FastAPI makes this elegant via StreamingResponse. We'll write an async generator that yields chunks.
import json
from fastapi import FastAPI, Request
from fastapi.responses import StreamingResponse
from litellm import acompletion
app = FastAPI()
async def generate_chat_stream(messages: list[dict], context: str):
# System prompt injecting the RAG context
system_message = {
"role": "system",
"content": f"You are a helpful assistant. Answer questions based on this context:\n{context}"
}
full_messages = [system_message] + messages
# liteLLM provides an async generator when stream=True
response = await acompletion(
model="claude-3-5-sonnet-20241022",
messages=full_messages,
stream=True
)
full_response_text = ""
# Iterate over the async stream
async for chunk in response:
delta = chunk.choices[0].delta.content
if delta:
full_response_text += delta
# Format according to SSE text/event-stream spec
yield f"data: {json.dumps({'text': delta})}\n\n"
yield "data: [DONE]\n\n"
# Post-processing (Save to DB here without blocking the stream)

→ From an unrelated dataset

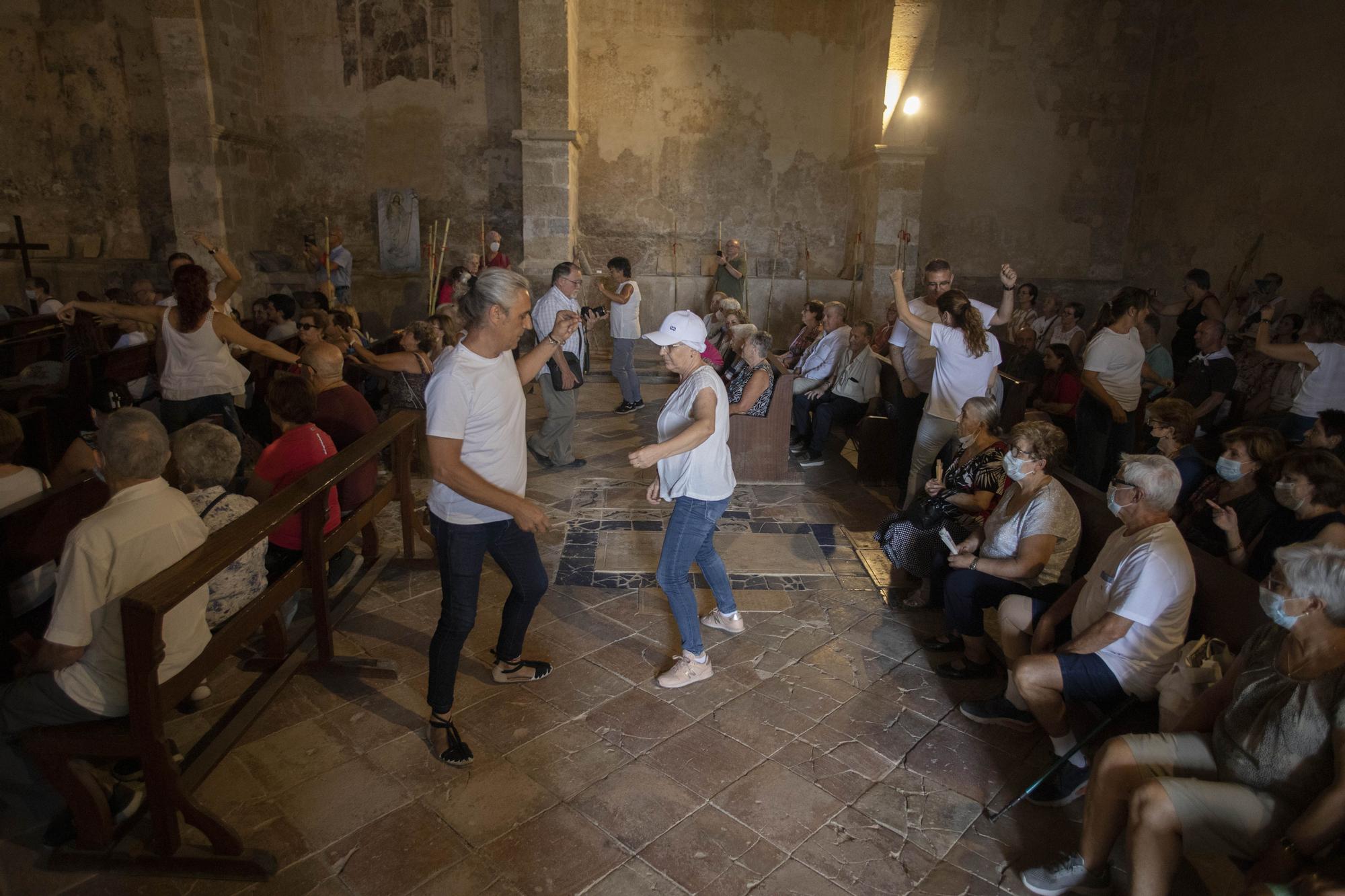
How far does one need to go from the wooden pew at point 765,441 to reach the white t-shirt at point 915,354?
0.89 m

# await save_message_to_db(messages[-1], full_response_text)
@app.post("/api/chat")
async def chat_endpoint(request: Request):
body = await request.json()
user_message = body.get("message")
# 1. Embed query
query_embed = await generate_embedding(user_message)
# 2. Retrieve vectors
context = await get_relevant_context(query_embed)
# 3. Stream response
return StreamingResponse(
generate_chat_stream([{"role": "user", "content": user_message}], context),
media_type="text/event-stream"
)
Preventing DB Connection Exhaustion
A major failing point for AI backends is connection limits. Postgres defaults to 100 max connections. If 100 users are waiting for a 15-second generation while holding open a database connection to save the final message, your API goes down for the 101st user.
The solution is decoupling generation from DB sessions.

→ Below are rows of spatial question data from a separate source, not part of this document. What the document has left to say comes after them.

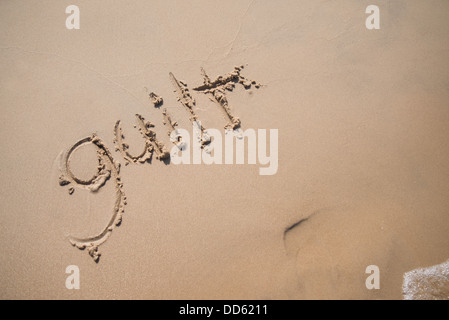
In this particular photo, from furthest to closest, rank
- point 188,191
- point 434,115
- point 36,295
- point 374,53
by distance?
1. point 374,53
2. point 434,115
3. point 188,191
4. point 36,295

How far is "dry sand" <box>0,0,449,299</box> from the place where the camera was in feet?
7.26

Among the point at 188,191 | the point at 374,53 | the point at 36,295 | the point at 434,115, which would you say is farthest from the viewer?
the point at 374,53

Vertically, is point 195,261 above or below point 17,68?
below

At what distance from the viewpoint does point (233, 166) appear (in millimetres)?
2404

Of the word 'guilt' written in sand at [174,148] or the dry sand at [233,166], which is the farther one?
the word 'guilt' written in sand at [174,148]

Notice in our stream generator, we do not hold an open async with session block while yielding to the client. The session should only be opened quickly before the stream to grab context, and quickly after the stream concludes to persist the chat history.
The Payoff
This setup scales beautifully.
- Fast TTFT because the web framework handles async I/O elegantly.

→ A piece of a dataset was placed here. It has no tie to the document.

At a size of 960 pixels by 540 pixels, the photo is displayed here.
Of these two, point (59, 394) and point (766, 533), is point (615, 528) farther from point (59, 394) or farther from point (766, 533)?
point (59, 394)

- No massive operational overhead from managing detached vector databases alongside your relational data.
- LiteLLM gives you resilience (automatic fallbacks and retries) out of the box.
Building scalable AI isn't about using the flashiest new vector startup; it's about mature software engineering principles applied to probabilistic data. If you leverage Postgres and async Python effectively, you can scale to millions of requests a month on a single $20 VPS.